Shipman had been on suicide watch during his spells at HMP Manchester and at HMP Frankland, but not at Wakefield since his arrival on June 18 last year. A spokeswoman said: "He was showing no signs whatsoever of pre-suicidal behaviour at all.
"He was behaving utterly normally. He was working as normal and doing education as normal.
"There was absolutely no indication that this was coming and he was giving no cause for concern."
Brian Caton, general secretary of the Prison Officers Association, said the serial killer was checked in his single cell frequently through the night and was alive and well at 5am.
But, at the 6am check, Mr Caton said: "He'd hung himself from a ligature, thought to be strips of bedding, and had held the curtains around himself so no one could see him."
He said Shipman was "one of many category A prisoners" in the wing, adding: "Whilst it's a loss of a human life, it's a loss of one of the vilest humans in the country."
An investigation into the death will be carried out by the Prisons and Probations Ombudsman Stephen Shaw, who takes over full responsibility for such inquiries soon.
Last month it emerged that the serial killer had been stripped of his privileges at Wakefield because of poor behaviour.

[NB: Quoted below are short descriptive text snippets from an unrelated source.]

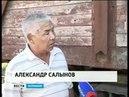 В Калмыкии открывается музей репрессированных 2011 вагон Исход и возвращение депортация калмыков 1943 Элиста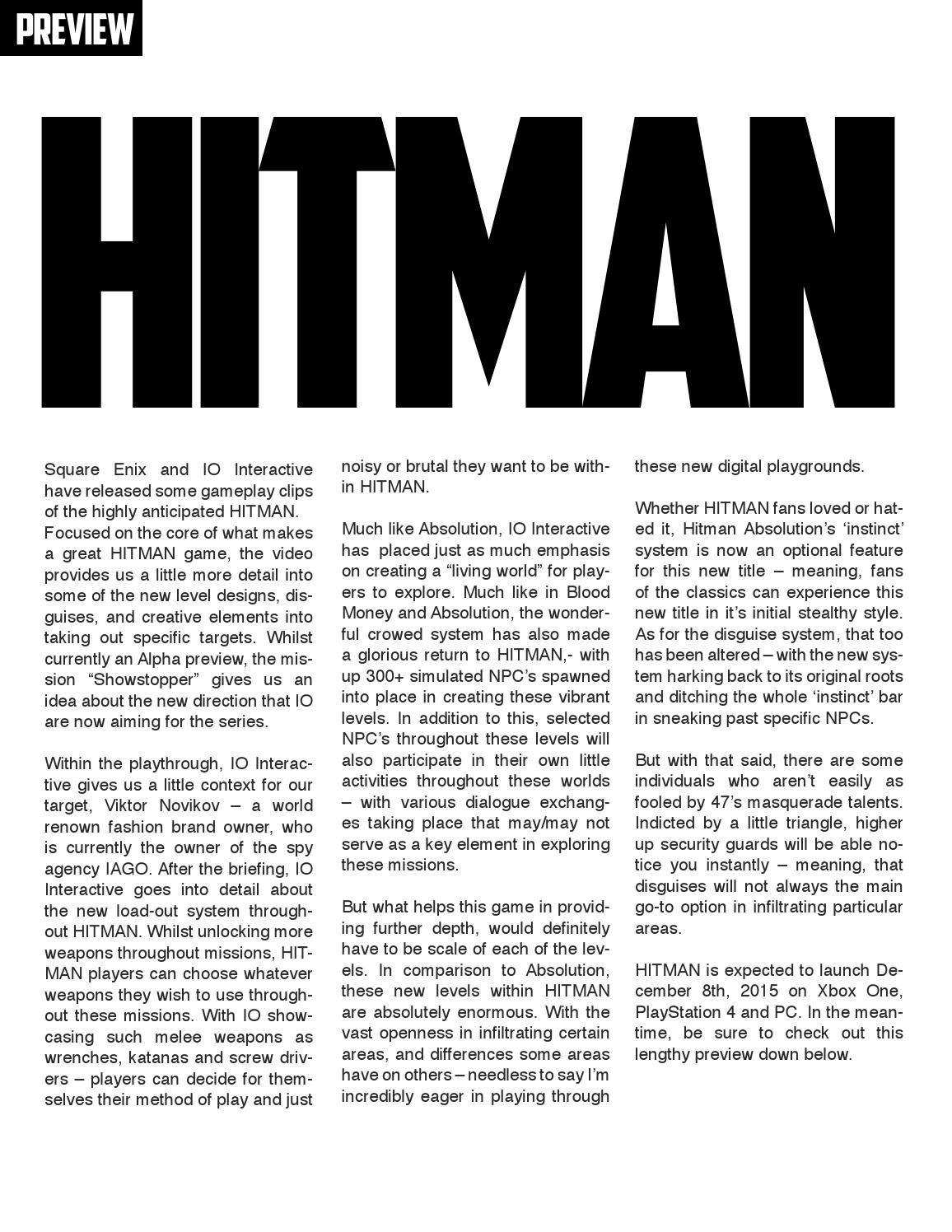 October Magazine by Gametraders - Publishing - issuu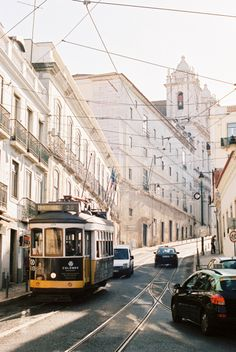 pelayoarbues:Lisbon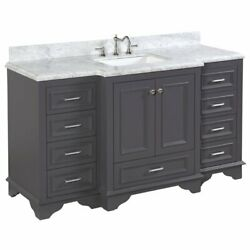 Kbc Nantucket 60 Single Vanity Cabinet With Carrara Stone Top In Charcoal Gray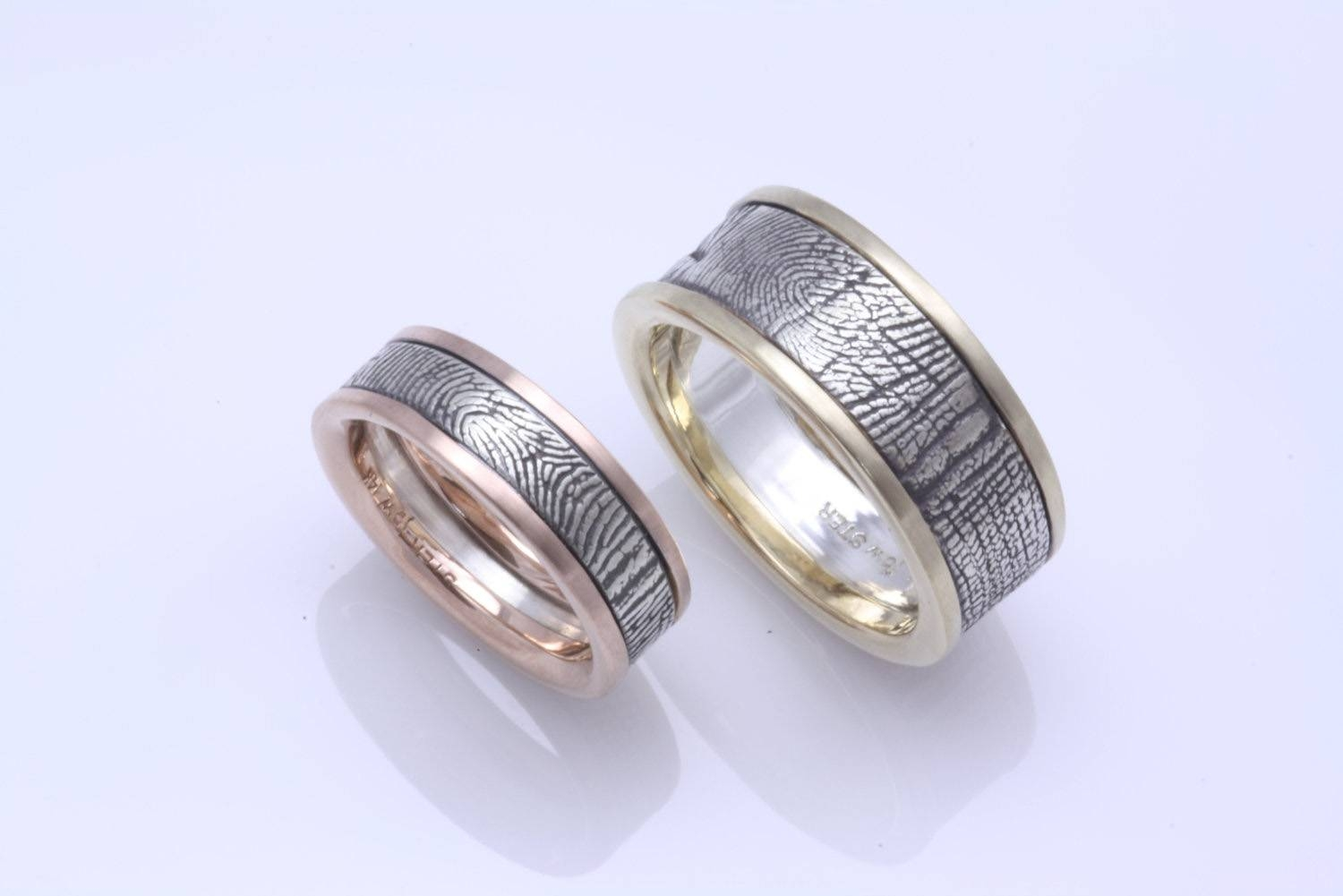 rings domed with engagement product dbbt black engraved ring fingerprint brushed tungsten finish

He had his prisoner status reduced from "enhanced" to "basic" for general non-compliance with staff, a prison source said.
The television in his cell was removed and he had to wear prison uniform instead of casual clothes.
For years Shipman waged a killing spree - described by a judge as "shocking beyond belief" - among his unsuspecting middle-aged and elderly women patients, murdering many with deadly diamorphine injections.
The doctor, who ran a one-man practice, was given 15 life sentences after being found guilty at the end of a trial lasting nearly four months.
He was brought to justice after a bungled attempt to forge the £386,000 will of one of his victims, an 81-year-old former mayoress of Hyde, wealthy widow Kathleen Grundy.
Relatives of Shipman's victims said today he would not be missed. Kathleen Wood, whose 83-year-old mother Bessie Baddeley died in 1997, said: "I am not sorry he has gone, but it brings it all back and it stirs it all up for us again.
"I just wish he had been forthcoming and admitted he had done those things - it would have put a lot of people's minds at rest.
"He won't be missed. I have got friends whose relatives were in the same position as my mother and they are not sorry either."